= The task =
Convert every line of the items below into a numbered list, dropping the blank lines.

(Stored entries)
* * * * *

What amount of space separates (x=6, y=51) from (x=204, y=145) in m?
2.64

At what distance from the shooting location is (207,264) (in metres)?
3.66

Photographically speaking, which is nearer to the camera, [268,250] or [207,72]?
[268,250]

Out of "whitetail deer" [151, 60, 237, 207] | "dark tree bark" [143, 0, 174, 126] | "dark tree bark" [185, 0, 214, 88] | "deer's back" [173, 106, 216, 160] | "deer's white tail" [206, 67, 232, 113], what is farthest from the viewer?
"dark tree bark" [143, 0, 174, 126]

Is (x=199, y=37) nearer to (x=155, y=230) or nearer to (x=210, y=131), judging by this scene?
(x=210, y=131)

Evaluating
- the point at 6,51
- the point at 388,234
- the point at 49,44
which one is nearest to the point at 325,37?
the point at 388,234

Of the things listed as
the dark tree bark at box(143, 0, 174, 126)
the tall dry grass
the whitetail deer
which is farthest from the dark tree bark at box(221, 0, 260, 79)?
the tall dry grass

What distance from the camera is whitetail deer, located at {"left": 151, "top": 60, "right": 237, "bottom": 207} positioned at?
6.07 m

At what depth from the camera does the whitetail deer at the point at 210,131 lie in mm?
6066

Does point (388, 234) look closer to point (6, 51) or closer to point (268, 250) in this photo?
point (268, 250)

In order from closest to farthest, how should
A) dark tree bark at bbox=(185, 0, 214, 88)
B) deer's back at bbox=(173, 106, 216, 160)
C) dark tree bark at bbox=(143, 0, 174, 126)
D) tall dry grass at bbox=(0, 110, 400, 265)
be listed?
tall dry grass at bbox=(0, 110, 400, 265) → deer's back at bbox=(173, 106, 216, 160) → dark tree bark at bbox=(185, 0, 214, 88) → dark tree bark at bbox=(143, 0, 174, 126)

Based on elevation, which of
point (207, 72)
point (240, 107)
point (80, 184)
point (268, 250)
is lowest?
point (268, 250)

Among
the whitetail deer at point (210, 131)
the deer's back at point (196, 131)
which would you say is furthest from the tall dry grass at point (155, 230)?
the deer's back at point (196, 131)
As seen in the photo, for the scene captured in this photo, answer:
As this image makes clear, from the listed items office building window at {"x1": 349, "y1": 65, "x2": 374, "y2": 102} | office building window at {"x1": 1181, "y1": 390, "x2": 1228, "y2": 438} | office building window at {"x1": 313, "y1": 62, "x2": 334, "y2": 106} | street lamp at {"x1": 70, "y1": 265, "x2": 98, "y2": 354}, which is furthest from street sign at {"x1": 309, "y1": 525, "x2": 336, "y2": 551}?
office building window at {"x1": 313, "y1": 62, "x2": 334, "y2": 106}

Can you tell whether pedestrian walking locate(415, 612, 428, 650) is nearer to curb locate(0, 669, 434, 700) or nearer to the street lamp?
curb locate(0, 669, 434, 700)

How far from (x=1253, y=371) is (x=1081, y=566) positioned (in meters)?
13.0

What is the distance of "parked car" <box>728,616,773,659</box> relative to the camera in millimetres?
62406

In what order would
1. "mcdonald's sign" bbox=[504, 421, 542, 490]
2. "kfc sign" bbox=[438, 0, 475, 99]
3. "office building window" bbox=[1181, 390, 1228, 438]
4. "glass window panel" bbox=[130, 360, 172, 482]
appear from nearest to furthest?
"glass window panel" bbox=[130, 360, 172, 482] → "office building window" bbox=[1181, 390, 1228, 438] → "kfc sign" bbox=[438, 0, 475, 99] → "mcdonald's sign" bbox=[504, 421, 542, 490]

* * * * *

= Correct output =
1. What amount of space separates (x=6, y=51) from (x=204, y=145) in m?
2. 2.64
3. At what distance from the shooting location is (207,264) (in metres)?
4. 3.66
5. Photographically speaking, which is nearer to the camera, [268,250] or [207,72]?
6. [268,250]
7. Out of "whitetail deer" [151, 60, 237, 207] | "dark tree bark" [143, 0, 174, 126] | "dark tree bark" [185, 0, 214, 88] | "deer's back" [173, 106, 216, 160] | "deer's white tail" [206, 67, 232, 113], what is farthest from the viewer?
8. "dark tree bark" [143, 0, 174, 126]
9. Is (x=199, y=37) nearer to (x=155, y=230) or nearer to (x=210, y=131), judging by this scene?
10. (x=210, y=131)
11. Evaluating
12. - the point at 6,51
13. - the point at 388,234
14. - the point at 49,44
15. which one is nearest to the point at 325,37?
16. the point at 388,234
17. Of the things listed as
18. the dark tree bark at box(143, 0, 174, 126)
19. the tall dry grass
20. the whitetail deer
21. which is farthest from the dark tree bark at box(221, 0, 260, 79)?
22. the tall dry grass
23. What distance from the camera is whitetail deer, located at {"left": 151, "top": 60, "right": 237, "bottom": 207} positioned at?
24. 6.07 m
25. At what depth from the camera does the whitetail deer at the point at 210,131 lie in mm?
26. 6066
27. Does point (388, 234) look closer to point (6, 51) or closer to point (268, 250) in this photo?
28. point (268, 250)
29. In order from closest to farthest, how should
30. A) dark tree bark at bbox=(185, 0, 214, 88)
31. B) deer's back at bbox=(173, 106, 216, 160)
32. C) dark tree bark at bbox=(143, 0, 174, 126)
33. D) tall dry grass at bbox=(0, 110, 400, 265)
34. be listed?
35. tall dry grass at bbox=(0, 110, 400, 265) → deer's back at bbox=(173, 106, 216, 160) → dark tree bark at bbox=(185, 0, 214, 88) → dark tree bark at bbox=(143, 0, 174, 126)
36. Based on elevation, which of
37. point (207, 72)
38. point (240, 107)
39. point (80, 184)
40. point (268, 250)
41. is lowest?
42. point (268, 250)
43. Among
44. the whitetail deer at point (210, 131)
45. the deer's back at point (196, 131)
46. which would you say is furthest from the tall dry grass at point (155, 230)?
47. the deer's back at point (196, 131)
48. As seen in the photo, for the scene captured in this photo, answer:
49. As this image makes clear, from the listed items office building window at {"x1": 349, "y1": 65, "x2": 374, "y2": 102} | office building window at {"x1": 1181, "y1": 390, "x2": 1228, "y2": 438} | office building window at {"x1": 313, "y1": 62, "x2": 334, "y2": 106} | street lamp at {"x1": 70, "y1": 265, "x2": 98, "y2": 354}, which is furthest from street sign at {"x1": 309, "y1": 525, "x2": 336, "y2": 551}?
50. office building window at {"x1": 313, "y1": 62, "x2": 334, "y2": 106}
51. Can you tell whether pedestrian walking locate(415, 612, 428, 650) is nearer to curb locate(0, 669, 434, 700) or nearer to the street lamp?
52. curb locate(0, 669, 434, 700)
53. How far from (x=1253, y=371) is (x=1081, y=566) positioned (in meters)?
54. 13.0
55. What is the distance of "parked car" <box>728,616,773,659</box> relative to the camera in millimetres?
56. 62406
57. In what order would
58. 1. "mcdonald's sign" bbox=[504, 421, 542, 490]
59. 2. "kfc sign" bbox=[438, 0, 475, 99]
60. 3. "office building window" bbox=[1181, 390, 1228, 438]
61. 4. "glass window panel" bbox=[130, 360, 172, 482]
62. appear from nearest to furthest?
63. "glass window panel" bbox=[130, 360, 172, 482] → "office building window" bbox=[1181, 390, 1228, 438] → "kfc sign" bbox=[438, 0, 475, 99] → "mcdonald's sign" bbox=[504, 421, 542, 490]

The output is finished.